### Aim of the task
Recast the data as a two-column CSV with headers "text" and "answer", starting with the line containing "Within the image" and going on through the end of the data. Give each row one text and its answer, each in a quoted field with line breaks turned into spaces.

### Source records
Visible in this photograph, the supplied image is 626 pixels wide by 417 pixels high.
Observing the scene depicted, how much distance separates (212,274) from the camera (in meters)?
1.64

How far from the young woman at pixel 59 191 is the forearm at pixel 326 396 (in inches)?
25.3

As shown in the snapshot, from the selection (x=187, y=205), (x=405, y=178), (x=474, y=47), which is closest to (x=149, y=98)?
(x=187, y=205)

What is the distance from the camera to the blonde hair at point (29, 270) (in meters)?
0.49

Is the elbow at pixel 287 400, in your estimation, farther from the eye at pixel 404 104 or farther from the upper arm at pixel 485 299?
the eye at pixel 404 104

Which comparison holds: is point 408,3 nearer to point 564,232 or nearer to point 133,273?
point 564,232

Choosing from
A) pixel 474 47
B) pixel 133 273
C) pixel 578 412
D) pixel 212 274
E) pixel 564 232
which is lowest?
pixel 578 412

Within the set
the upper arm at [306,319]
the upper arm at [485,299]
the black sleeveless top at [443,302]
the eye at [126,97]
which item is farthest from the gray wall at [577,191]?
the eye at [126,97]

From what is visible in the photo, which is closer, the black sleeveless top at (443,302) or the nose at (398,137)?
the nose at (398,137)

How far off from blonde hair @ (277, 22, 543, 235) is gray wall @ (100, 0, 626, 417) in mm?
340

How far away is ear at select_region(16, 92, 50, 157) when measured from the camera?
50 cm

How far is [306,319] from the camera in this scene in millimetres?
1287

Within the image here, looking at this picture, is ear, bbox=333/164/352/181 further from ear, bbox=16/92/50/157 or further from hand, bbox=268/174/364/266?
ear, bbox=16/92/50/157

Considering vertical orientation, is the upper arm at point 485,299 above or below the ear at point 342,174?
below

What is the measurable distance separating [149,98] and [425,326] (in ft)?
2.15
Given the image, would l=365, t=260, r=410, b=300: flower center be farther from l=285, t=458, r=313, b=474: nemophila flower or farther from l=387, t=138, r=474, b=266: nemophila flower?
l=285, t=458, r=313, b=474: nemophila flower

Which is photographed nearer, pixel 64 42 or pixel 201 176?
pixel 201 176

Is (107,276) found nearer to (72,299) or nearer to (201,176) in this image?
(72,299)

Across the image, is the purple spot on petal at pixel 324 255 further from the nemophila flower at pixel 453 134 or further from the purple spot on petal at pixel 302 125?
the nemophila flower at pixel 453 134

### Answer to the problem
text,answer
"Within the image here, looking at this picture, is ear, bbox=333/164/352/181 further from ear, bbox=16/92/50/157 or further from hand, bbox=268/174/364/266?","ear, bbox=16/92/50/157"
"Considering vertical orientation, is the upper arm at point 485,299 above or below the ear at point 342,174?","below"
"What is the measurable distance separating [149,98] and [425,326] (in ft)?","2.15"
"Given the image, would l=365, t=260, r=410, b=300: flower center be farther from l=285, t=458, r=313, b=474: nemophila flower or farther from l=387, t=138, r=474, b=266: nemophila flower?","l=285, t=458, r=313, b=474: nemophila flower"
"Which is photographed nearer, pixel 64 42 or pixel 201 176?","pixel 201 176"
"Is (107,276) found nearer to (72,299) or nearer to (201,176) in this image?","(72,299)"
"Across the image, is the purple spot on petal at pixel 324 255 further from the nemophila flower at pixel 453 134 or further from the purple spot on petal at pixel 302 125?","the nemophila flower at pixel 453 134"